Taking Out the Trash: A Look at Extended Producer Responsibility

by FLOW policy director Carolan Sonderegger, Giziibii Ogitcheda-ikwe’

Aaniin (Anishinaabemowin for: Hello everyone), eco-warriors, and recycling enthusiasts! Today, we’re diving into the wild world of Extended Producer Responsibility (EPR) – the unsung superhero of waste management and a powerful tool for environmental protection, including protecting our precious waters (niibii)!

In simple terms, EPR is an environmental policy that holds producers responsible for a product’s entire lifecycle, from design to end of life. EPR policies encourage producers to consider environmental factors when designing products and packaging, and to make them more sustainable and recyclable.

Picture this: a group of nervous manufacturers sitting in a circle, sweating profusely as they realize they’re now responsible for the entire lifecycle of their products. From the moment those products are merely tiny plastic nurdles eagerly waiting to be forged into the most wondrous and convenient of plastic products, to the day they’re laid to rest in the great recycling bin in the sky (or more likely, until they end up at the bottom of our lakes, in the bellies of fish (giigoonh), or even in the water that we drink (biish)), these manufacturers are now on the hook like a plasticized prize salmon.
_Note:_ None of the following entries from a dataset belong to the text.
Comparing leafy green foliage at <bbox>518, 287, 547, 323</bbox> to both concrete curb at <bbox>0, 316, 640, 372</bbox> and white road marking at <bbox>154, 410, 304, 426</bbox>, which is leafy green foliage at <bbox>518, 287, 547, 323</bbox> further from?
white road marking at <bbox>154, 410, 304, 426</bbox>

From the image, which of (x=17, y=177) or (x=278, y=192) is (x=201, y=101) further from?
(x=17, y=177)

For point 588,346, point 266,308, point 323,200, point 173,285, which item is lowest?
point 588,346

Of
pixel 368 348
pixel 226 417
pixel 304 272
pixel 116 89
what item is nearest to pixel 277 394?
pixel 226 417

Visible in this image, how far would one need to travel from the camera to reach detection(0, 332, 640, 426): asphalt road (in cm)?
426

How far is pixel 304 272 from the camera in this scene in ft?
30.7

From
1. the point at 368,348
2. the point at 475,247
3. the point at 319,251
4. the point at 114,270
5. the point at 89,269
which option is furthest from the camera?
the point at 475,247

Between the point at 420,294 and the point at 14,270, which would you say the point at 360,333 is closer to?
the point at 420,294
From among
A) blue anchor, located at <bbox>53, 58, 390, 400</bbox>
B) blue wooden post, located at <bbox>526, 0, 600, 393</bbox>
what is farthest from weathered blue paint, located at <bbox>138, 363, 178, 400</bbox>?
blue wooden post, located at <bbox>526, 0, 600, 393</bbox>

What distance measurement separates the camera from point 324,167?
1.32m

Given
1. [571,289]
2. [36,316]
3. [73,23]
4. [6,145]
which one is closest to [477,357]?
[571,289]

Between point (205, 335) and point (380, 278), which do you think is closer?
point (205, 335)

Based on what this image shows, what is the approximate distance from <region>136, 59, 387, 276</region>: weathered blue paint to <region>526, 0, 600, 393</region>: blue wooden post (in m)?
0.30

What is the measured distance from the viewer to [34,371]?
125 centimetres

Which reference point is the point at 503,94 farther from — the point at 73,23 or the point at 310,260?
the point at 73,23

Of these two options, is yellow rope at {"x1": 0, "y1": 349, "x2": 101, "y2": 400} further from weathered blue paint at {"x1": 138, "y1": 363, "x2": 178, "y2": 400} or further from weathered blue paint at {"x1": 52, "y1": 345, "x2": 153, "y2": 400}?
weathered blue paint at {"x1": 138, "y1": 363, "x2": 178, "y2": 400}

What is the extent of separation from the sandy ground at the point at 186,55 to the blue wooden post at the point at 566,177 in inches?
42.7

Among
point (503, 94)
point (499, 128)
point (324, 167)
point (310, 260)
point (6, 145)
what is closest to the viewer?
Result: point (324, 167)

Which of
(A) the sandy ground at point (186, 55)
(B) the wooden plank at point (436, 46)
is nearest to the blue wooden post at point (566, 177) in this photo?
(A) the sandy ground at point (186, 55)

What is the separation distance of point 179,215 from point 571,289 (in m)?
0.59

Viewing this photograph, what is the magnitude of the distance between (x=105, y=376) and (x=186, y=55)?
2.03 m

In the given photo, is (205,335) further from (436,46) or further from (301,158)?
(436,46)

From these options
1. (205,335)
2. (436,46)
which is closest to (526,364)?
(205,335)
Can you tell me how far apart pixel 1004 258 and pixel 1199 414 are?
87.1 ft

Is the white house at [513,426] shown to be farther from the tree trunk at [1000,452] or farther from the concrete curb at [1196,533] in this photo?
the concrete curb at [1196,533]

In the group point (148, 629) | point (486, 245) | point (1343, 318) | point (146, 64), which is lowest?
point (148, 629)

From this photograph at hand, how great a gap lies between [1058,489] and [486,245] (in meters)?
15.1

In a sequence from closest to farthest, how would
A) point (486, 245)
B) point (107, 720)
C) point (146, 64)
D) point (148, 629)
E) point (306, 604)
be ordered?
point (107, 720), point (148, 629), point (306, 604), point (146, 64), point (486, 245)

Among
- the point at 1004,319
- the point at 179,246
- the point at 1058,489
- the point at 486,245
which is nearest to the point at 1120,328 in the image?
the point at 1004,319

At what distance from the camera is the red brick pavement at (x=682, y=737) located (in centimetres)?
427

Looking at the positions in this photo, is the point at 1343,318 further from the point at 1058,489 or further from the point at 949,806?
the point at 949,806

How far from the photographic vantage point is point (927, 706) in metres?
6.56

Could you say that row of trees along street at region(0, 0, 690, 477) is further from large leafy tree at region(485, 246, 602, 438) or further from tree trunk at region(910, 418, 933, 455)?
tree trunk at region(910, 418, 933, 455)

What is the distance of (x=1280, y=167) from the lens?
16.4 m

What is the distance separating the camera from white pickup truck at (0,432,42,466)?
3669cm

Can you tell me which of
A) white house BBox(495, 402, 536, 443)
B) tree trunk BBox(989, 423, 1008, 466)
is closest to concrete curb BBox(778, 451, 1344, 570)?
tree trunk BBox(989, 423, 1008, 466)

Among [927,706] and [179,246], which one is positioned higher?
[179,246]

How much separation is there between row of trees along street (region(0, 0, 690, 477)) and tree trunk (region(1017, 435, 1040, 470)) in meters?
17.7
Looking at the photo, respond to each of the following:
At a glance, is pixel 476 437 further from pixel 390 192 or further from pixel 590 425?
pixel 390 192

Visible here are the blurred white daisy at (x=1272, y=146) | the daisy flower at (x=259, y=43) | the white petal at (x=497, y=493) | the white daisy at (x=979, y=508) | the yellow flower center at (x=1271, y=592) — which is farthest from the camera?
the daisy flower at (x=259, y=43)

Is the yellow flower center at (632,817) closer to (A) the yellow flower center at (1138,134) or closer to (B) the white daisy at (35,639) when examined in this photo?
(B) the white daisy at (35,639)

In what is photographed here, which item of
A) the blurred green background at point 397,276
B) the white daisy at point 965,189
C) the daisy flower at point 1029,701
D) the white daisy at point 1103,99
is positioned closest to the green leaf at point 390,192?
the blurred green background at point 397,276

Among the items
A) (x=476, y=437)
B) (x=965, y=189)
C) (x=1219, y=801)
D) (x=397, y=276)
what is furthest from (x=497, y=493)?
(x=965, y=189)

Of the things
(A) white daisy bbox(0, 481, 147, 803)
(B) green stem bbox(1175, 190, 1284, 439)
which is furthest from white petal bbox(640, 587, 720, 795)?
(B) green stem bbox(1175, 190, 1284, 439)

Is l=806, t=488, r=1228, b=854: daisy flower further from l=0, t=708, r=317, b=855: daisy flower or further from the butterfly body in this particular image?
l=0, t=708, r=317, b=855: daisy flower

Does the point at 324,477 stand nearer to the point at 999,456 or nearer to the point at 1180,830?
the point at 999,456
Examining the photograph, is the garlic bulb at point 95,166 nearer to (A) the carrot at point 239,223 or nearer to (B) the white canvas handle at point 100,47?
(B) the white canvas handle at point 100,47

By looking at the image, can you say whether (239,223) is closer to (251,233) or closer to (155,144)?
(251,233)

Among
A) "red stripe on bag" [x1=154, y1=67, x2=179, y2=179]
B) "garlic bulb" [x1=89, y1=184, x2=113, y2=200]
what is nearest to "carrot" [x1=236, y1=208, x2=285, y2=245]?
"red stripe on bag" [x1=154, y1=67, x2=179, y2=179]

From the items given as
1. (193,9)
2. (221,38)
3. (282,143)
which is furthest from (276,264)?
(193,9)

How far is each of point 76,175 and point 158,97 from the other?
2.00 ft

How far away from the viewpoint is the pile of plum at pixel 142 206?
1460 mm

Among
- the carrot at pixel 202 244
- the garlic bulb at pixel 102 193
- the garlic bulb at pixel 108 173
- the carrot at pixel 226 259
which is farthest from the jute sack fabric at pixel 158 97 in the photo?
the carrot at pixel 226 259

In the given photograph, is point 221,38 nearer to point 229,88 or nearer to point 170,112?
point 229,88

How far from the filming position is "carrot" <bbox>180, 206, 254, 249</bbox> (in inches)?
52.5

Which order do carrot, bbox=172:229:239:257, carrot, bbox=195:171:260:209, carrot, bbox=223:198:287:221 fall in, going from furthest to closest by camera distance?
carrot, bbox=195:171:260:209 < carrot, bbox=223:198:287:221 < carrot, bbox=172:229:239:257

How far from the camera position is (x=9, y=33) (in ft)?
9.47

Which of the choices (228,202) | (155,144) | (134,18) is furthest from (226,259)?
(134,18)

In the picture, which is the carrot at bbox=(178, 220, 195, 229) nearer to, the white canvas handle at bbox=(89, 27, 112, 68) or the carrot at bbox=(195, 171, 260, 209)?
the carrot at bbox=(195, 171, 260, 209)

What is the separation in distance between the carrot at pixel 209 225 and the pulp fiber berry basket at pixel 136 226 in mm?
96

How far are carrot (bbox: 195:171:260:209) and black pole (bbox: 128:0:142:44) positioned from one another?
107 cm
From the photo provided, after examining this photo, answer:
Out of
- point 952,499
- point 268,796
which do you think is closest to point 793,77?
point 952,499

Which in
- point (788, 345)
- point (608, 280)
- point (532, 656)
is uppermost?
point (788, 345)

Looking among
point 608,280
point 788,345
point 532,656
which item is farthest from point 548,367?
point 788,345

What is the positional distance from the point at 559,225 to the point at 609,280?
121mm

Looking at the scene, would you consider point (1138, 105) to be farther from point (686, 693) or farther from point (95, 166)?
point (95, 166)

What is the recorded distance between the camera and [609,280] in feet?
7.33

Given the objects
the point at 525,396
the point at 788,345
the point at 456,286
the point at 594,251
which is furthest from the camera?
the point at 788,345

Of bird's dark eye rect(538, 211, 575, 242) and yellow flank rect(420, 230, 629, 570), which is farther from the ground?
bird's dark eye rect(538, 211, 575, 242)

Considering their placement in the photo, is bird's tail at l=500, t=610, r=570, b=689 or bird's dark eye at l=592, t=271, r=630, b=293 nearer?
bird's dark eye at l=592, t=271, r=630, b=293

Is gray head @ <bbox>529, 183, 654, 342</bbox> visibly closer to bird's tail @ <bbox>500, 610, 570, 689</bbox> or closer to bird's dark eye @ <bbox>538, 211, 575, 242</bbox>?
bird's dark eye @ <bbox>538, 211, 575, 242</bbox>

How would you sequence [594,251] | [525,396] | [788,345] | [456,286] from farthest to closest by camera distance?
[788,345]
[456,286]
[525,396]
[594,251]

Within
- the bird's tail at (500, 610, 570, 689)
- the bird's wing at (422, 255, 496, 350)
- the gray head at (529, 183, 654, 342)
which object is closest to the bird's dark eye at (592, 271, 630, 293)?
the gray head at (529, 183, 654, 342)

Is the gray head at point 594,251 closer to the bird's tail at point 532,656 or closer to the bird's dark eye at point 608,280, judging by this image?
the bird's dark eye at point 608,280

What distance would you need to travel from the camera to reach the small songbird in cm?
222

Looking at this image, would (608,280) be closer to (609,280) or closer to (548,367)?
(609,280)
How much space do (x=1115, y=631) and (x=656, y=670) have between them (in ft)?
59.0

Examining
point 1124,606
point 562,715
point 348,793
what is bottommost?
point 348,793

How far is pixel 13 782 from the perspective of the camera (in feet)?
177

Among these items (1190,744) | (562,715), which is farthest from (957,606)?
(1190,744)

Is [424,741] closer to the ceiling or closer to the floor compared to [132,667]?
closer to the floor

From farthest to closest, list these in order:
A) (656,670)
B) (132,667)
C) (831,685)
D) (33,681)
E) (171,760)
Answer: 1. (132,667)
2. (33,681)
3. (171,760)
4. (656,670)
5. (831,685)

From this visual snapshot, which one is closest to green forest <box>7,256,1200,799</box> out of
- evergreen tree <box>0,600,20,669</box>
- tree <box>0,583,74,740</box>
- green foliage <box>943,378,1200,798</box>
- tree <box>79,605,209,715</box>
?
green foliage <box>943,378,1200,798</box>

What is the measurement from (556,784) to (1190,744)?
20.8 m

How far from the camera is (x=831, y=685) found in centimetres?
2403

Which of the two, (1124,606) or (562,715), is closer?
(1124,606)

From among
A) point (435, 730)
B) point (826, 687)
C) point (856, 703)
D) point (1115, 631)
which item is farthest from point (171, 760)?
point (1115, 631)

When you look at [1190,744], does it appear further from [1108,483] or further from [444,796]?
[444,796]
Talk about a plot twist!

But wait, it gets better. EPR programs around the world are like tough teachers, giving manufacturers a pop quiz on how to design products that are easier to reuse, recycle, and dispose of safely – without greenwashing. It’s like a game of environmental Tetris, where manufacturers have to figure out how to fit their products into the recycling loop without creating a mess. A cradle-to-cradle concept to replace our cradle-to-grave crisis. Can you imagine the panic in the boardrooms as they try to crack this eco-friendly code?

Let’s not forget the other superheroes of the recycling world – the local governments and taxpayers who have been shouldering the burden of waste management for far too long. With EPR swooping in to shift that financial load back onto the plastics producers, it’s like a classic tale of role reversal. Suddenly, manufacturers are the ones picking up the tab, and the local governments are high-fiving each other as they see their waste management costs plummet. It’s a plot twist worthy of excitement (Shtaataahaa)!!

But through this comedic lens, there’s a serious message here. EPR is a crucial tool for promoting a circular economy and reducing the environmental impact of consumer products. By holding manufacturers accountable for the entire lifecycle of their products, EPR encourages adopting more sustainable and environmentally friendly business practices. Moreover, we are finally going after the source of the pollution instead of shifting the blame to consumers yet again. It’s all about common sense corporate responsibility. So, while we may be poking fun at the quirks of EPR, let’s not forget that it’s a vital part of our journey towards a greener, cleaner planet.

A handful of states in the U.S. already have enacted Extended Producer Responsibility (EPR) laws, which require producers to manage the lifecycle of their products, focusing on waste management and recycling. As of now, the states with active or upcoming EPR laws include:

  • California: The state has implemented the Plastic Pollution Prevention and Packaging Producer Responsibility Act, which mandates producers to join a Producer Responsibility Organization (PRO) and meet recycling and source reduction targets for single-use packaging and plastic food service ware by 2032.
  • Colorado: Colorado’s Producer Responsibility Program for Statewide Recycling Act requires producers of single-use packaging and paper products to join a designated PRO by June 1, 2025, and contribute to the recycling infrastructure.
  • Maine: Maine’s law, the Act To Support and Improve Municipal Recycling Programs, requires producers to pay into a fund based on the amount and recyclability of their packaging. The state plans to have a stewardship organization administer the program by 2026.
  • Oregon: The Plastic Pollution and Recycling Modernization Act requires producers of packaging, printing paper, and food service ware to join a PRO and comply with recycling fee structures by July 1, 2025.

Other states, such as Washington, New Jersey, and Connecticut, have also introduced laws focusing on specific aspects of EPR, like recycled content requirements and producer registration systems. Additionally, numerous states, including Hawaii, Illinois, Maryland, Massachusetts, New York, North Carolina, Rhode Island, and Tennessee, are considering EPR legislation. These initiatives are part of a broader nationwide effort to reduce waste, improve recycling rates, and shift the responsibility of waste management to producers.

So, there you have it – diving deep into EPR and all the buzz around the US. What do you think about Michigan taking matters into its own hands and crafting EPR legislation to tackle plastic waste at the source? We’d love to hear your take on this!

Wiingezin (take it easy)!


One comment on “Taking Out the Trash: A Look at Extended Producer Responsibility

  1. Jan Rygwelski on

    Excellent step forward! Prior to the 1970s, when single use plastics became ubiquitous, glass manufacturers took responsibility for the fate of their products through multi-use bottles returned for refills, and other measures that supported a circular economy. It’s past time to return the responsibility back to the producers!